Uvida. Translation: “U life,” or as Maria Vasco sees it, “you give life.” That’s the message the young student-turned-entrepreneur wants to leave with her customers – that by investing in Zero Waste, you are giving life back to the Earth.
Located in the North End of Boston, Massachusetts, Uvida Shop is the city’s first-ever Zero Waste store – a retail destination that sells products with no single-use plastic packaging. Owner and CEO Maria began this venture while studying environmental science and sustainability at UMass Boston. “I started noticing that I was studying about the plastic pollution problem and then [at home], I had everything packaged in plastic. I just felt like a hypocrite,” said Maria.
Wanting to change that, Maria began the search for Zero Waste alternatives to the single-use plastic products in her life. She did find several quality replacements, from dish soap blocks to bamboo toothbrushes to compostable makeup sticks. But Maria quickly realized there was nowhere in Boston for her to easily buy all these products at once. And so, the concept for Uvida was born.
But what helped make her vision a reality was UMass Boston’s Entrepreneur Scholarship, which Maria won during her junior year – becoming the Scholarship’s first recipient.
With the help of that scholarship, Uvida came to life. The venture started as an online shop selling some of Maria’s favorite Zero Waste items, and it quickly grew from there. Now, you can visit Uvida’s first brick-and-mortar store in the North End – and you won’t be disappointed.
Walking past Uvida, it’s hard not to be drawn in by the storefront’s inviting atmosphere. Near the entrance, succulent gardens and tropical plants stand tall and full of life, filling the doorway with energy. As you step inside, the scents of soap and wood create a peaceful ambience.

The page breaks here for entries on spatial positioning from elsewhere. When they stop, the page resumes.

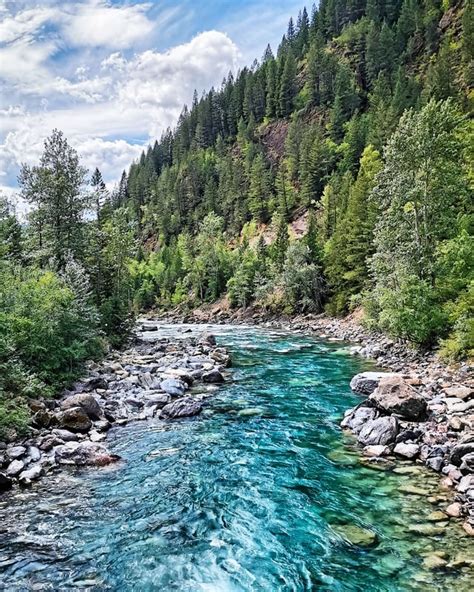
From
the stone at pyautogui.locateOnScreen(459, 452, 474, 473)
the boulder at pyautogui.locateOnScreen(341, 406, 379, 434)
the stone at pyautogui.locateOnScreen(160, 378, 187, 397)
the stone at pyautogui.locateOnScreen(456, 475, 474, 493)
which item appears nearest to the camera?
the stone at pyautogui.locateOnScreen(456, 475, 474, 493)

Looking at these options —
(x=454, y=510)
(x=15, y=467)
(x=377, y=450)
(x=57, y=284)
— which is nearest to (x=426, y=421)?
(x=377, y=450)

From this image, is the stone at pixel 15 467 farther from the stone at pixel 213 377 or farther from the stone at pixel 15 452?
the stone at pixel 213 377

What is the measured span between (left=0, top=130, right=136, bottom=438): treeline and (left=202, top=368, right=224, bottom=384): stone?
19.7 feet

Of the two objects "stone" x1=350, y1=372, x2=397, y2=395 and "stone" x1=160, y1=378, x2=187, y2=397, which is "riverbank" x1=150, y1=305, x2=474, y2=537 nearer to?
"stone" x1=350, y1=372, x2=397, y2=395

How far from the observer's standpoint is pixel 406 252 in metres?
25.2

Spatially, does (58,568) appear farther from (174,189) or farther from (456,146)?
(174,189)

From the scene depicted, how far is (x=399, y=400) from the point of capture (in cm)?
1414

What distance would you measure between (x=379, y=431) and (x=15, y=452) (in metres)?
10.2

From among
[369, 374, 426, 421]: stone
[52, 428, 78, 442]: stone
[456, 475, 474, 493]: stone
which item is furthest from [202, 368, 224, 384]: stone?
[456, 475, 474, 493]: stone

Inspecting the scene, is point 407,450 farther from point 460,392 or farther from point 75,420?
point 75,420

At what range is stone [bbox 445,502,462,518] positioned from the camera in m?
8.68

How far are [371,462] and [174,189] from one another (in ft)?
396

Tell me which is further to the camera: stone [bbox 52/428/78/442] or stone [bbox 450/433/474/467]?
stone [bbox 52/428/78/442]

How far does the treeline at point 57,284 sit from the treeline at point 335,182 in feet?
56.1
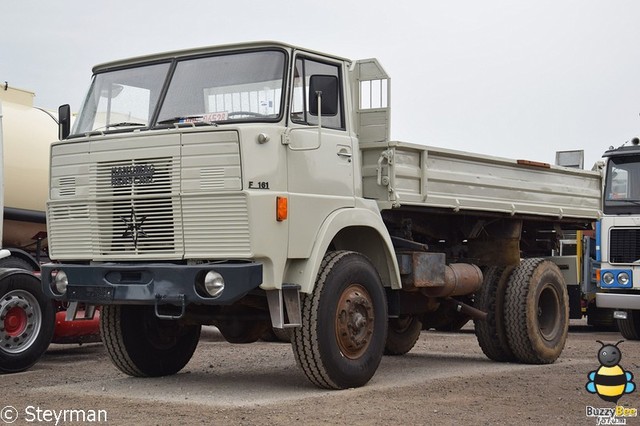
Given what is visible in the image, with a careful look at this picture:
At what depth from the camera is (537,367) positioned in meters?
11.9

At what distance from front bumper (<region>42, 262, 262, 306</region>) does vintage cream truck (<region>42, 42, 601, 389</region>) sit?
14 mm

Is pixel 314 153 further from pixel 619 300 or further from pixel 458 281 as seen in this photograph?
pixel 619 300

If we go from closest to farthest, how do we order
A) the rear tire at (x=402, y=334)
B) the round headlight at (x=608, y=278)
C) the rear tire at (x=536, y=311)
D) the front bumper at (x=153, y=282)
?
1. the front bumper at (x=153, y=282)
2. the rear tire at (x=536, y=311)
3. the rear tire at (x=402, y=334)
4. the round headlight at (x=608, y=278)

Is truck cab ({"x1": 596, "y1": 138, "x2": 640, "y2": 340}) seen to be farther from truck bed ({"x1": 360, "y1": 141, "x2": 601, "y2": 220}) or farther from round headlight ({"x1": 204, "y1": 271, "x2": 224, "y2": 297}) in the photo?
round headlight ({"x1": 204, "y1": 271, "x2": 224, "y2": 297})

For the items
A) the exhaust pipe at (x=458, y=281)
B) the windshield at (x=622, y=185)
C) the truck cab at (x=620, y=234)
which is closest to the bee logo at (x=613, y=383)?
the exhaust pipe at (x=458, y=281)

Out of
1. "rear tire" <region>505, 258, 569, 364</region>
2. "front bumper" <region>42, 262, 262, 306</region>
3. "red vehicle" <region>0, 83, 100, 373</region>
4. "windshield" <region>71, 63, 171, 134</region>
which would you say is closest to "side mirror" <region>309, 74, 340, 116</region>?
"windshield" <region>71, 63, 171, 134</region>

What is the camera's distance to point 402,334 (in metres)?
13.1

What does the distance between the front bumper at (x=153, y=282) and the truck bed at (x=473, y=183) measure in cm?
214

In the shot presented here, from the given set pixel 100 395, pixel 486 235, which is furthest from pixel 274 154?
pixel 486 235

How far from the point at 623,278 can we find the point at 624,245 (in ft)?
1.71

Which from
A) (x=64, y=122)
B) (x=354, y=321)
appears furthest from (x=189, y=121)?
(x=354, y=321)

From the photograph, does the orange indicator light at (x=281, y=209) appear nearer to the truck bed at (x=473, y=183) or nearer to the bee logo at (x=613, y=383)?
the truck bed at (x=473, y=183)

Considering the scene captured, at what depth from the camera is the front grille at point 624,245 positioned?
15781 millimetres

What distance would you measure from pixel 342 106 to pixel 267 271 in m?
1.98
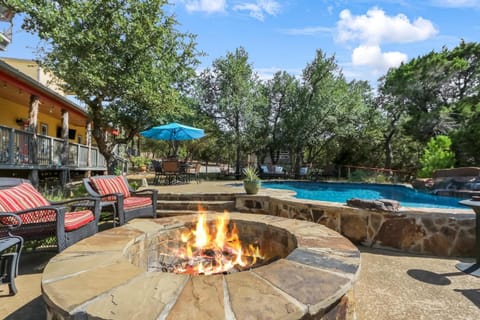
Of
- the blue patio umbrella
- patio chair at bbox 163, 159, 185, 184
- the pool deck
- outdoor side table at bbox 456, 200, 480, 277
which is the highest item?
the blue patio umbrella

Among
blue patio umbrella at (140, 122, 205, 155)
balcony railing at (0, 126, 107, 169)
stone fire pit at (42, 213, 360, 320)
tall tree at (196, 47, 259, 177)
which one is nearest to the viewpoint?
stone fire pit at (42, 213, 360, 320)

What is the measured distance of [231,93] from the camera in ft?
47.3

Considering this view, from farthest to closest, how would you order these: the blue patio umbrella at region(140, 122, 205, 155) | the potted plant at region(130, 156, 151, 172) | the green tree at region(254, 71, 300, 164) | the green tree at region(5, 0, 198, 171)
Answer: the potted plant at region(130, 156, 151, 172), the green tree at region(254, 71, 300, 164), the blue patio umbrella at region(140, 122, 205, 155), the green tree at region(5, 0, 198, 171)

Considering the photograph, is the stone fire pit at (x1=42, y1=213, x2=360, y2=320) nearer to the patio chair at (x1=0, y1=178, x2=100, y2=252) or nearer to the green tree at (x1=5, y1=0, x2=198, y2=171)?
the patio chair at (x1=0, y1=178, x2=100, y2=252)

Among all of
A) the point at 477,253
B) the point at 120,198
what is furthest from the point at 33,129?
the point at 477,253

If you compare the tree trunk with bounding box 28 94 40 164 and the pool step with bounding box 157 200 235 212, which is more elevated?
the tree trunk with bounding box 28 94 40 164

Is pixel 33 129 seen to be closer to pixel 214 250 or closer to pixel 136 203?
pixel 136 203

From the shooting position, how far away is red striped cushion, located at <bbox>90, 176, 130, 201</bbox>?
14.5ft

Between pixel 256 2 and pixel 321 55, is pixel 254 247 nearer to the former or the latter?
pixel 256 2

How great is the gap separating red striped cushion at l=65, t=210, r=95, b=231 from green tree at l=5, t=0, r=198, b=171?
5458 millimetres

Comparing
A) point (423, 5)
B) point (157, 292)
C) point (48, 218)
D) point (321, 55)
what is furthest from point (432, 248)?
point (321, 55)

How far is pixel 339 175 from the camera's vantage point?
619 inches

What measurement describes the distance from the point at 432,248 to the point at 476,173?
6.99 metres

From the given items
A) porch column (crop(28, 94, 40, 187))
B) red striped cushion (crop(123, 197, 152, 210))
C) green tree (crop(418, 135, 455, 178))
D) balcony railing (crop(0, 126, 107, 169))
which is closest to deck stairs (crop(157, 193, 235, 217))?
red striped cushion (crop(123, 197, 152, 210))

And the large windows flood the room with light – showcasing all the Zero Waste products with little-to-no packaging (like shampoo and conditioner bars).
While Uvida is first and foremost a Zero Waste shop, Maria is also taking other actions to help people reduce the store’s plastic waste. As she explained, “We have events that we’re attending where we’re not selling products – we’re strictly educating people.”

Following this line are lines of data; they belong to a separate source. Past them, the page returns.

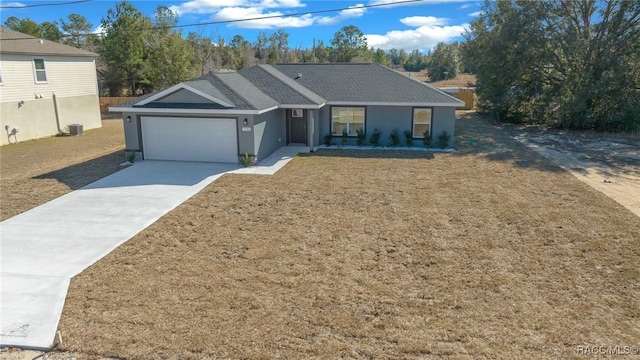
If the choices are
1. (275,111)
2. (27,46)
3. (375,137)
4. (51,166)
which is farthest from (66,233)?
(27,46)

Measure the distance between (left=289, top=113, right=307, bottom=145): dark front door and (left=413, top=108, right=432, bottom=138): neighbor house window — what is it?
4.79m

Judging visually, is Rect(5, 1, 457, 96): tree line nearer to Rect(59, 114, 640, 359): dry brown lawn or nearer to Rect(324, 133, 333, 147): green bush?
Rect(324, 133, 333, 147): green bush

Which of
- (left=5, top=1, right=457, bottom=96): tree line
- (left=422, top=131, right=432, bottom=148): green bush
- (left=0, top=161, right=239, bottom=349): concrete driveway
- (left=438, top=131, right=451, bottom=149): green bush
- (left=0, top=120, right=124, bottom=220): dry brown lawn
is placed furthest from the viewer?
(left=5, top=1, right=457, bottom=96): tree line

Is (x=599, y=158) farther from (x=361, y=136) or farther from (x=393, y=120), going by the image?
(x=361, y=136)

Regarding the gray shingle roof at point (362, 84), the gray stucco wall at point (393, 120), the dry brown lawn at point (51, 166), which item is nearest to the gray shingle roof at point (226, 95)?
the dry brown lawn at point (51, 166)

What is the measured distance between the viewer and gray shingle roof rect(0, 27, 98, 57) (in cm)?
2056

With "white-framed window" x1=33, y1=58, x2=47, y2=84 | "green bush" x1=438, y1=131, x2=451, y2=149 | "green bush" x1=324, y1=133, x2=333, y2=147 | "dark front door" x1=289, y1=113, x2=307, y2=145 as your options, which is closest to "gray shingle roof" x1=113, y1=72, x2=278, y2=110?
"dark front door" x1=289, y1=113, x2=307, y2=145

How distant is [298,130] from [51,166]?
9.70m

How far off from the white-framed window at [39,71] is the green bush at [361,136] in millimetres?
16680

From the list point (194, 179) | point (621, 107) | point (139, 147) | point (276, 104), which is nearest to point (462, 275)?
point (194, 179)

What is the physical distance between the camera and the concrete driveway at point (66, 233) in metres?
6.39

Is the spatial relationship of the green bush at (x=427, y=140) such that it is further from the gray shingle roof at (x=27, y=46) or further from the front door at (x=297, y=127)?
the gray shingle roof at (x=27, y=46)

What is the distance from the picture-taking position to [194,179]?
13.7m

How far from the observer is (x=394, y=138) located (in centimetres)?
1875
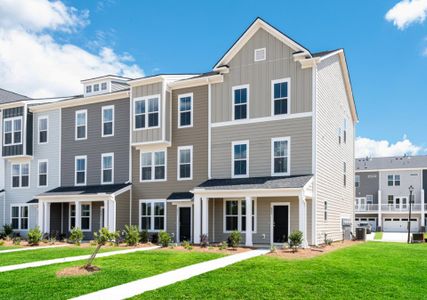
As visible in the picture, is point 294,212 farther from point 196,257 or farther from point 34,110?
point 34,110

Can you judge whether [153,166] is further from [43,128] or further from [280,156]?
[43,128]

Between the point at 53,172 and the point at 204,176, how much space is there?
38.6 ft

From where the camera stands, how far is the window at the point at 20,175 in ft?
107

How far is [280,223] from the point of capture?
22688 mm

The idea is for Uvida to be more than just a business – but for it to be a part of the community. That’s why, in late August, Uvida took part in East Boston’s annual Marine and Maritime Festival. Her goal: to engage and educate community members on the harms of single-use plastic packaging and the need for a transition to Zero Waste. In Uvida’s mission to educate others about the health and environmental risks that come with the production, consumption, and disposal of plastic, Maria also recognizes the need to make the Zero Waste movement more accessible and affordable for people, no matter their income.

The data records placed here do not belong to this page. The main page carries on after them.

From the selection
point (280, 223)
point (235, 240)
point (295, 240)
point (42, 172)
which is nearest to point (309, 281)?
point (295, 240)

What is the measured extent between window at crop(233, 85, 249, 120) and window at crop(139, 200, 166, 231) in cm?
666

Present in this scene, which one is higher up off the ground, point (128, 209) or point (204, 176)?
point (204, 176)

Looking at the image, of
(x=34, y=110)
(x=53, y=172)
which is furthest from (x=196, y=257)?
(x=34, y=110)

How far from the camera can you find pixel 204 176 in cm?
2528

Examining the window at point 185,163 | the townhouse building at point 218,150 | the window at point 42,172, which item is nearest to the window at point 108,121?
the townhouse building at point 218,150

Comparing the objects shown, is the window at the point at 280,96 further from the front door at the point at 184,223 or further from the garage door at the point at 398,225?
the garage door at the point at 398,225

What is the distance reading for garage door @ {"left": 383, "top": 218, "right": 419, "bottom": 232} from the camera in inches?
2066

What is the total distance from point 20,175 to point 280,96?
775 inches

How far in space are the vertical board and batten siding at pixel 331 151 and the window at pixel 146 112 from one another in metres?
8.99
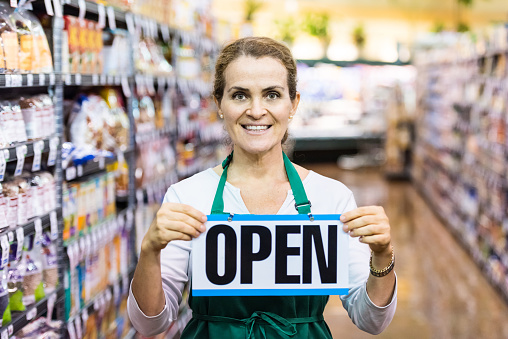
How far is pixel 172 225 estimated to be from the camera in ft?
5.88

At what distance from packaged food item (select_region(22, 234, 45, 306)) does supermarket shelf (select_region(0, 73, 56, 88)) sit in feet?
2.09

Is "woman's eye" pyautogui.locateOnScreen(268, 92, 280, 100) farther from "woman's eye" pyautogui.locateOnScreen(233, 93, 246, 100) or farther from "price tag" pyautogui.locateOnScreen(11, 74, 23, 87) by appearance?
"price tag" pyautogui.locateOnScreen(11, 74, 23, 87)

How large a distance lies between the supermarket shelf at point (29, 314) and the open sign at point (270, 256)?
0.89m

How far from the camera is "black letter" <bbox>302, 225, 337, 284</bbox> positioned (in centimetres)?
193

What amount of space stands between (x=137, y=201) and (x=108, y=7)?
3.93ft

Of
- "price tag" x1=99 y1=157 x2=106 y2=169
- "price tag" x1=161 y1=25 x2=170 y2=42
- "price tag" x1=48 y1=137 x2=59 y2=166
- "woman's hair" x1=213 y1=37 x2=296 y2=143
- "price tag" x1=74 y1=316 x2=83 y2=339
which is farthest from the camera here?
"price tag" x1=161 y1=25 x2=170 y2=42

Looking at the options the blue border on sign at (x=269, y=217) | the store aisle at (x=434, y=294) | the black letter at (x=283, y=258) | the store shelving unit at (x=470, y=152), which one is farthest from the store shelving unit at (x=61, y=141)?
the store shelving unit at (x=470, y=152)

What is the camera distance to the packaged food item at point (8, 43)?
252cm

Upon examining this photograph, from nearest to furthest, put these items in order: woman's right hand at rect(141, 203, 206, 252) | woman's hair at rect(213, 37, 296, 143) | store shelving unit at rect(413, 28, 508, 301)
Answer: woman's right hand at rect(141, 203, 206, 252)
woman's hair at rect(213, 37, 296, 143)
store shelving unit at rect(413, 28, 508, 301)

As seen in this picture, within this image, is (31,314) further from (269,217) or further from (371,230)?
(371,230)

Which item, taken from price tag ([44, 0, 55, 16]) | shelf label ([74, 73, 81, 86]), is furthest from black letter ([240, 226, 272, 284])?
shelf label ([74, 73, 81, 86])

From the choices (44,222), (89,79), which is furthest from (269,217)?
(89,79)

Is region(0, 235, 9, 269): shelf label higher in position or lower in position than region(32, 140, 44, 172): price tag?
lower

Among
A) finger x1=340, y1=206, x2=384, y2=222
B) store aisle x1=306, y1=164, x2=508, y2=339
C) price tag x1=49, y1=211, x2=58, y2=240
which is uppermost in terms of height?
finger x1=340, y1=206, x2=384, y2=222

One of the issues Maria learned about in her studies at UMass is that our trash contributes to climate-damaging emissions – a crisis that impacts all of us. Learning those connections stemmed her passion for this work.
“Climate change affects everyone,” said Maria. “It doesn’t matter what your background is or which tax bracket you’re in. If you have bad air quality and you live in a rich neighborhood, it’s still going to affect your health. It’s still going to affect your child’s lungs and development. Things like plastic contribute to the consequences of climate change. And that’s why I feel really good about going into this career, because I’m [able to] positively impact everyone, not just a certain demographic.”
At 23-years-old, Maria has her own business in the North End, and she opened Boston’s first-ever Zero Waste store (during a global pandemic). And while the road hasn’t been an easy one, the journey has been worth it, with the store and Maria inspiring many. As she noted, “I know it’s been motivating to other women and younger generations.” And in showing them that it’s possible to break these barriers, she hopes “they won’t have to be the first.”
As Uvida celebrates its two-year anniversary this September, Maria is expanding her vision for the business. Recently, she started a volunteer group focused on Zero Waste activism. Not only is the group an inclusive space for anyone interested in Zero Waste, but it’s also a way to bring people together to brainstorm and advocate for the systemic changes, like single-use plastic bans, wide-scale curbside composting, and more, they want to see happen here in Boston. Maria also hopes to open a second Uvida location in East Boston and, eventually, produce her own Zero Waste product.
But even as Uvida grows and evolves, its mission comes back to one simple message: Give life back to the Earth.